Une logique partenariale

 

Le choix d’artisans qualifiés et impliqués a été une préoccupation majeure pour l’agence KMO, qui a fait de la qualité et des valeurs humaines deux des piliers de sa marque Maison Europassive. Il s’agit aussi d’entreprises locales, à commencer par HL Structure Bois qui a assuré la préfabrication et l’assemblage de l’ossature ainsi que la pose des menuiseries. Les sociétés bas-rhinoises Bauer (plâtrerie), Wiedemann (étanchéité, végétalisation) et Stark (gros œuvre béton) figurent parmi les autres intervenants majeurs.

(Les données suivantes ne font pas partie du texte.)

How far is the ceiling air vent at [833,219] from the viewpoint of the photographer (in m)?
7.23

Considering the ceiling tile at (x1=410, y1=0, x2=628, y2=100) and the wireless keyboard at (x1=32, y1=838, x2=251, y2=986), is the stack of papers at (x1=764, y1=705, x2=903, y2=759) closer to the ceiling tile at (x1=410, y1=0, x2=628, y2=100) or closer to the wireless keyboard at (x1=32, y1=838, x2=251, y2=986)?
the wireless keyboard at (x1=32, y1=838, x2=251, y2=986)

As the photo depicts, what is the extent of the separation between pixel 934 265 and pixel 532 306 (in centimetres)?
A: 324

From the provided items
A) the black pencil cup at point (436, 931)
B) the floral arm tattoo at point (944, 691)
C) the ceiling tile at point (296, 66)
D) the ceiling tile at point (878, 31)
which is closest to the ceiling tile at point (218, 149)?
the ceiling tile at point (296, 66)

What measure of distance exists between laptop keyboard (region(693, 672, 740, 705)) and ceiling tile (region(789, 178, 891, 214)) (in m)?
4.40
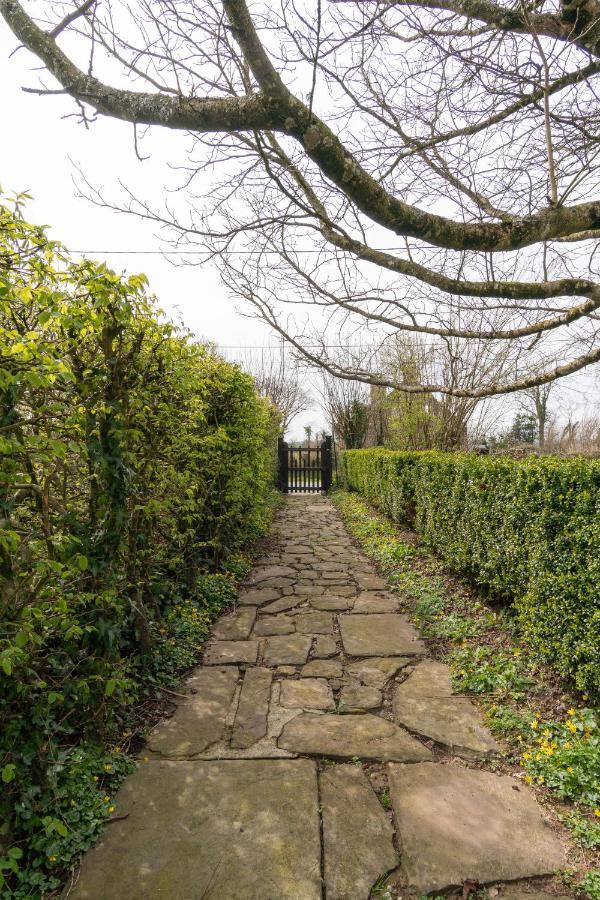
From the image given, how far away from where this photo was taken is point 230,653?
3168 millimetres

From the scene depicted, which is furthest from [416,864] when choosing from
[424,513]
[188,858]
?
[424,513]

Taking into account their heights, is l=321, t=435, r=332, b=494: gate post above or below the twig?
below

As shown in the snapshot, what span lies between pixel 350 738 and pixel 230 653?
1.17 meters

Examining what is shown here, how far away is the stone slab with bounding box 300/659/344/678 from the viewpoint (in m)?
2.91

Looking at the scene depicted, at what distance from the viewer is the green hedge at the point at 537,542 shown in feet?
7.81

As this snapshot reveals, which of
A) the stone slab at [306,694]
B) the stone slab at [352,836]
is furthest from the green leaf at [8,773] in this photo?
the stone slab at [306,694]

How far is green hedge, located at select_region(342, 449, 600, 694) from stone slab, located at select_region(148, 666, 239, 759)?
6.09ft

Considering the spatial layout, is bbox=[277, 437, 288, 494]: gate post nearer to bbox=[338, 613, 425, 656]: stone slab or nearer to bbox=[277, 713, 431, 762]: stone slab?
bbox=[338, 613, 425, 656]: stone slab

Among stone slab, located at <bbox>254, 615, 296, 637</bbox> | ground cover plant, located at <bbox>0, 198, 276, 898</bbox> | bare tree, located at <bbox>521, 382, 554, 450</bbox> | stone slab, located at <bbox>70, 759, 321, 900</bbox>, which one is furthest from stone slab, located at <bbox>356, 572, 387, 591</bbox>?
bare tree, located at <bbox>521, 382, 554, 450</bbox>

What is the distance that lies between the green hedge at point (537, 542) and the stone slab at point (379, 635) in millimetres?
724

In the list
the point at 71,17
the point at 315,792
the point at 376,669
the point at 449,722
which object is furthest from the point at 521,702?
the point at 71,17

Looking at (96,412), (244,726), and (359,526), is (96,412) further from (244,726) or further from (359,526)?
(359,526)

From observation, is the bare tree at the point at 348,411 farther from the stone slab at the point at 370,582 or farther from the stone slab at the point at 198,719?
the stone slab at the point at 198,719

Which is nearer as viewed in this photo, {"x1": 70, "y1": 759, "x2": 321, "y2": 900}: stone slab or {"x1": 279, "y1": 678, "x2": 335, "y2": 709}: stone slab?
{"x1": 70, "y1": 759, "x2": 321, "y2": 900}: stone slab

L’expérience accumulée sur les deux premières maisons doit permettre d’améliorer la conduite des deux chantiers prévus en 2015. Menuiseries et isolants pourraient notamment être intégrés aux éléments d’ossature dès la phase atelier. En cours de certification Passivhaus, la maison d’Hochfelden a coûté 420 000 euros TTC, frais de maîtrise d’œuvre inclus, incluant la construction des 160 m² habitables et de 160 m² de garages et remises.